Il MAB Unesco per il “Po Grande”

Seduti intorno al tavolo nell’affascinante Biblioteca dell’Abbazia di San Giovanni hanno dialogato riguardo il “Progetto Mab Unesco per lo sviluppo sostenibile del territorio “Po Grande” i seguenti relatori: Alessio Picarelli, dirigente dell’Autorità di Bacino del fiume Po; Meuccio Berselli, segretario generale Autorità di Bacino del fiume Po; Lorenzo Frattini, presidente di Legambiente Emilia-Romagna con la moderazione di Pierluigi Viaroli, del Dipartimento di Scienze Chimiche, della Vita e Sostenibilità Ambientale e di Francesco Puma, ex segretario generale Autorità di Bacino.

In foto: da sinistra Meuccio Berselli, Pierluigi Viaroli, Lorenzo Frattini, Francesco Puma, Alessio Picarelli.

Apre il discorso Viaroli chiarendo che: “La riserva è una grande opportunità di sviluppo, che comprende grandi porzioni di territorio dell’Emilia-Romagna e Lombardia, non bisogna dimenticare che questi sono luoghi di cultura. Pensate a Cremona, Parma, Bergamo, per citarne alcuni, sono luoghi che narrano parte della storia del nostro Paese”.

All’interno di questa proposta si mescolano insieme fattori di natura ecologica e aspetti di tradizione e di cultura locale come rimarcato da Puma: “Il progetto ha come obiettivi non più solo quelli della conservazione della biosfera ma della preservazione delle popolazioni che vivono in queste porzioni di terra dove sono riusciti a mettere in atto progetti di sostenibilità – e conclude, riferendosi alle parole di Viaroli – c’era un vuoto nella zona centrale del Po e così, in accordo con l’ufficio regionale dell’UNESCO, si è pensato di proporre la candidatura per la tutela di questo territorio chiamato Po Grande”.

Le parole chiave del progetto che vengono ripetute a più riprese dai relatori sono: tutelare, motivare, supportare. Come ha ricordato Picarelli la scommessa della riserva riguarda proprio le popolazioni che abitano queste zone e la loro capacità di convivere con l’ambiente senza comprometterlo, mantenendo vive le produzioni che l’hanno reso un territorio economicamente molto importante, oltre che a livello culturale: “La volontà è di preservare il fiume mantenendo il giusto rapporto con le popolazioni che nel tempo si sono insediate nel territorio”.

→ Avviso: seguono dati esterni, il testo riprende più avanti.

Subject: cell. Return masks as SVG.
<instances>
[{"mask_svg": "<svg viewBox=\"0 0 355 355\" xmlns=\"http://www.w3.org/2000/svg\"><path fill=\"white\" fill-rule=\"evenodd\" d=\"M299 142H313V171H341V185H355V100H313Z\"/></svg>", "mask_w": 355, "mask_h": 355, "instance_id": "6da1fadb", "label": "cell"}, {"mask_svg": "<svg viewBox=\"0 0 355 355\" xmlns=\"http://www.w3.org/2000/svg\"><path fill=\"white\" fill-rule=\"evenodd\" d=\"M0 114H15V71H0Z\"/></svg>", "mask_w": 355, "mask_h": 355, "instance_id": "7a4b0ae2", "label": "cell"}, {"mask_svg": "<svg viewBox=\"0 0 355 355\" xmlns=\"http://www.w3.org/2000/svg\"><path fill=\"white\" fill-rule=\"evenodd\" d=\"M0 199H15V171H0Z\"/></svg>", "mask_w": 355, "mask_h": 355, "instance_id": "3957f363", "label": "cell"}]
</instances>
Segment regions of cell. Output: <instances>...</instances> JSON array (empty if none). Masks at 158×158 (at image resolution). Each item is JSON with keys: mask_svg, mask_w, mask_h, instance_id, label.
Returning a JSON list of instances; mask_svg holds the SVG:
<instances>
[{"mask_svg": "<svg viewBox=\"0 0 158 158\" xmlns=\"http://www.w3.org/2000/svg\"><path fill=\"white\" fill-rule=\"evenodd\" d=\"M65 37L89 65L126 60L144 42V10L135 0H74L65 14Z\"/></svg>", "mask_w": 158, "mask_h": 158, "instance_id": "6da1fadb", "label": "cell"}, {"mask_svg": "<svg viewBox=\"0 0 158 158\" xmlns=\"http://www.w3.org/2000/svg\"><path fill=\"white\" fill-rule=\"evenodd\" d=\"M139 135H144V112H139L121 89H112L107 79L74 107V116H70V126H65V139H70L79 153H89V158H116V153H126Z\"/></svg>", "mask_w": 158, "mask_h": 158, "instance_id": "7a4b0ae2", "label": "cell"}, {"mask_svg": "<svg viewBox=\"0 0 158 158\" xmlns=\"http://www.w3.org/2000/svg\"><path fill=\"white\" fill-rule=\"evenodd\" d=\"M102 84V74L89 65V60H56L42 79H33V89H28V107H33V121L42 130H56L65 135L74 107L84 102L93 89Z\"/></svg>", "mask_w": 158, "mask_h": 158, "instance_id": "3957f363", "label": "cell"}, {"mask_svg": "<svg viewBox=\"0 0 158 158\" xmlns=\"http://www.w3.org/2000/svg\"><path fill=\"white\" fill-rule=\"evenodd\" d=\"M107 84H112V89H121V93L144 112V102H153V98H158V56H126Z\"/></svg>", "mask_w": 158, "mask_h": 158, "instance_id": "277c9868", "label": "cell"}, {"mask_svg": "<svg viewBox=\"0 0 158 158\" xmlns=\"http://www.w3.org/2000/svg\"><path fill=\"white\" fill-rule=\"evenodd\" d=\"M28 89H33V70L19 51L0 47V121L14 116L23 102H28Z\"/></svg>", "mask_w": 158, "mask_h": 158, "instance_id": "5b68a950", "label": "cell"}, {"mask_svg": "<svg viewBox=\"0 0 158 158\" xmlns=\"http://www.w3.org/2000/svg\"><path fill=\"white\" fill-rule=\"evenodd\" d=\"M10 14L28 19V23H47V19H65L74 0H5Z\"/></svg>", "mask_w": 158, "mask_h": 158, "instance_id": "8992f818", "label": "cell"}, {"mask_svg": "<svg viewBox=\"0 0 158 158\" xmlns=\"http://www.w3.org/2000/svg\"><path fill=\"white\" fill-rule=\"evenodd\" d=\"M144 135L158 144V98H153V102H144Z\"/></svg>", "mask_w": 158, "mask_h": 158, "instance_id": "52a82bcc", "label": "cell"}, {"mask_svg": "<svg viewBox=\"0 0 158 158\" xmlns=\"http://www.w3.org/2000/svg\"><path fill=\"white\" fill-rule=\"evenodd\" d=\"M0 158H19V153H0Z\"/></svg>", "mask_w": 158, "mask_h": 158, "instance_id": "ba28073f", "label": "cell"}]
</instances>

A seguire interviene Frattini riportando dati del 2016 dell’Arpae: “Ci sono obiettivi globali di sostenibilità che ci fanno porre una maggior attenzione in questo percorso del MAB: secondo i dati rilevati dall’Arpae nel 2016 ,nel 90% dei punti di campionamento in Emilia-Romagna nelle acque si trova almeno una volta un pesticida, ma si riscontrarono anche situazioni in cui si sono trovati 20 o 30 pesticidi differenti. Uno dei punti più inquinati nel 2016 era il territorio parmense. Questo dell’inquinamento è un tema molto caro agli operatori al lavoro di questo progetto”.

In conclusione sempre Frattini ricorda che: “Il percorso del Mab è positivo e non vuole essere un progetto che andiamo ad imporre in quelle zone ma c’è una forte consapevolezza anche dei cittadini di questi territori che deve partire da lì un percorso di sviluppo sostenibile”.